● **PASSAGE FOR REVIEW**:
________________________________________
My family also has 7 other outside bunnies, laying hens, a border collie/coonhound mix, and we just got 50 baby chicks. So expect a LOT of pictures of random animals. 

More pictures to follow!


----------



## linsssey (Apr 12, 2013)

My Favorite pictures of Melvin (So Far!)


----------



## linsssey (Apr 12, 2013)

This is Cucumber, Zucchini, and Pickles.





Ellie with a Chick





My Boyfriend's puppy Duncan





Zachary Binx (Roomie's Cat)





Richard & Zoey (Boyfriend's cats)





** I resized these pictures on photobucket, so they should shrink!


----------



## Ilovemyrabbit (Apr 13, 2013)

I loved reading about your pets! Melvin is adorable! And I think its so cute that Melvin loves your dog and grooms her. The cats are very pretty too. Wow, you have 50 chicks?! That's a lot of chicks! Is Melvin neutered? If he is not, that might be the reason he is so interested in your dog.
________________________________________
Saved data entries:
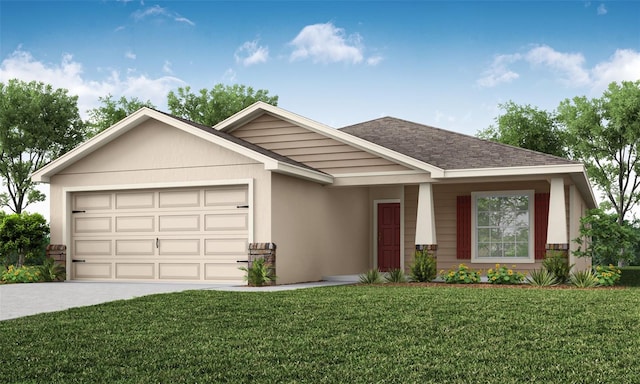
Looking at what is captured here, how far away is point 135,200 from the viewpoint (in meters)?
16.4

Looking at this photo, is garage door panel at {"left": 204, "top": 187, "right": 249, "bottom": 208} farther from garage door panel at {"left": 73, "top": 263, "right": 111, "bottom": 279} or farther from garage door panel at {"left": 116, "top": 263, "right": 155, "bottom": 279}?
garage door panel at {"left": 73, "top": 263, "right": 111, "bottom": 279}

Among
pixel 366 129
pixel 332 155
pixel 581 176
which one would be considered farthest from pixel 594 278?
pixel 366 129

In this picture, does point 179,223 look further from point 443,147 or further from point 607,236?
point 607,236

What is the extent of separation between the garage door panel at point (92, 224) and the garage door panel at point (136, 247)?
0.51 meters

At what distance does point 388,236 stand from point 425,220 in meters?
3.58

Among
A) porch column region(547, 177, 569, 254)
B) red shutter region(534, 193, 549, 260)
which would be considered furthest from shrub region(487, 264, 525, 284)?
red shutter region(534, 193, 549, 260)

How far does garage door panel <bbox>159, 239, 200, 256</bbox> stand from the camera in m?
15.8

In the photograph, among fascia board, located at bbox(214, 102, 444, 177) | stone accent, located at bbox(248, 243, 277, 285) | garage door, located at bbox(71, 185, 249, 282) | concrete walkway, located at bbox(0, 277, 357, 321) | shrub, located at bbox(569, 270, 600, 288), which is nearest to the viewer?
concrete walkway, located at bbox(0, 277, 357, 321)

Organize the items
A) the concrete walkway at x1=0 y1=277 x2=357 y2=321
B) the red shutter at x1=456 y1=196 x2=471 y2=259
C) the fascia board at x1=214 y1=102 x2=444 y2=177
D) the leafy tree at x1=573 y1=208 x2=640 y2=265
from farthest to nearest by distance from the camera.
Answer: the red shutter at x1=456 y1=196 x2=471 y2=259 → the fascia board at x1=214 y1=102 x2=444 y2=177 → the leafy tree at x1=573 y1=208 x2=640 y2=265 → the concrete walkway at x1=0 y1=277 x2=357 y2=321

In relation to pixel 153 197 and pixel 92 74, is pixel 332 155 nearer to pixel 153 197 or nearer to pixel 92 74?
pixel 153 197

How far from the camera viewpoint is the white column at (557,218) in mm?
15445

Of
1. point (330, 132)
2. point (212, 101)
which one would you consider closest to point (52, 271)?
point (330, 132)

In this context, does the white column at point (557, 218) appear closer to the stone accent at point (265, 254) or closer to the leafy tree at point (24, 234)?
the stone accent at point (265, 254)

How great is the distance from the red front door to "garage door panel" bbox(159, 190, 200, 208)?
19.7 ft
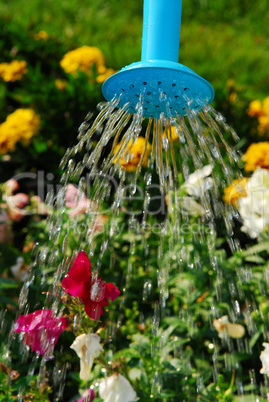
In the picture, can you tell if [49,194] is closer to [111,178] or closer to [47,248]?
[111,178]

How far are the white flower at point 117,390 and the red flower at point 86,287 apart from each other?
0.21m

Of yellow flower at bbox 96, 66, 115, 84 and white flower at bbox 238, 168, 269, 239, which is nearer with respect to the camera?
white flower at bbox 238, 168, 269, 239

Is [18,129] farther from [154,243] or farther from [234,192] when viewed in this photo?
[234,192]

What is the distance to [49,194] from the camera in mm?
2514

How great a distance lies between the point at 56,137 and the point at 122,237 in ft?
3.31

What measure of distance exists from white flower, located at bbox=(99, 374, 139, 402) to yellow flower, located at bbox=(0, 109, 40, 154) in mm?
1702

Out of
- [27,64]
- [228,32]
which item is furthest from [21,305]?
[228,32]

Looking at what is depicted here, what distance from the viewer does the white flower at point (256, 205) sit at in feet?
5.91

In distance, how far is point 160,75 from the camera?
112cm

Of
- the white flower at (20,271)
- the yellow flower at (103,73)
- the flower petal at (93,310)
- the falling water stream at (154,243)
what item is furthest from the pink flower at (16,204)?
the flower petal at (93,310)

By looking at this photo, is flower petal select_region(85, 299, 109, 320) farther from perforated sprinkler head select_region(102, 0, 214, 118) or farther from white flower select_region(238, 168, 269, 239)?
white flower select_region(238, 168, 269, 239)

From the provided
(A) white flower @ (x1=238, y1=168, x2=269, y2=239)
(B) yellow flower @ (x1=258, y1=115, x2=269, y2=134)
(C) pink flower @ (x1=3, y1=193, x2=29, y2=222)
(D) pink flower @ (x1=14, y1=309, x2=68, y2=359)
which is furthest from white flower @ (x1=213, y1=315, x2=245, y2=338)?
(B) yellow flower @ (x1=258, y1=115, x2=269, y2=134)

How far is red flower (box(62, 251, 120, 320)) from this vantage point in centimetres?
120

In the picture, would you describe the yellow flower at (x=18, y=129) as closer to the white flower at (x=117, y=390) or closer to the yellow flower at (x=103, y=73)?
________________________________________
● **ASSIGNED TASK A**:
In the pet forum thread, what is the name of the roommate's cat?
● **ASSIGNED TASK B**:
Sum up the pet forum thread in two sentences.
● **ASSIGNED TASK C**:
Write the next part of the pet forum thread.
These rows come from a separate source.

● **WRITTEN RESPONSE A**:
Zachary Binx

● **WRITTEN RESPONSE B**:
One poster says the family keeps seven other outside bunnies, laying hens, a border collie/coonhound mix and 50 new baby chicks, then shares pictures of Melvin and of other animals, including a boyfriend's puppy, a roommate's cat and a boyfriend's cats. A reply praises the pets, reacts to the 50 chicks and asks whether Melvin is neutered, since that might explain his interest in the dog.

● **WRITTEN RESPONSE C**:
----------



## linsssey (Apr 13, 2013)

Thanks! Melvin is not yet neutered but will be this spring/summer. And yeah, I think that is the reason for his interest in Ellie. When I graduate in May, he will have his own room in the house I will be moving into. I want to eventually find a bunny that will bond with him but that will be well after he is recovered from his neuter.


----------



## PaGal (Apr 13, 2013)

Welcome and I adore Melvin, he looks like a sweet heart and such distinct coloring. I for one will be more than happy to see pics and hear about your other animal friends. Although I come here for Thumper, like you I enjoy all animals.


----------



## sweet_buns (Apr 13, 2013)

Awe i just love how Ellie is protective of Melvin and i always think it's so adorable when other types of pets get along with bunnies. Too cute.


----------



## linsssey (Apr 13, 2013)

I have been reading everyone's blogs from start to finish and reading other threads to research owning a house bunny. When I get a new pet, i kind of become obsessed with finding out the most possible!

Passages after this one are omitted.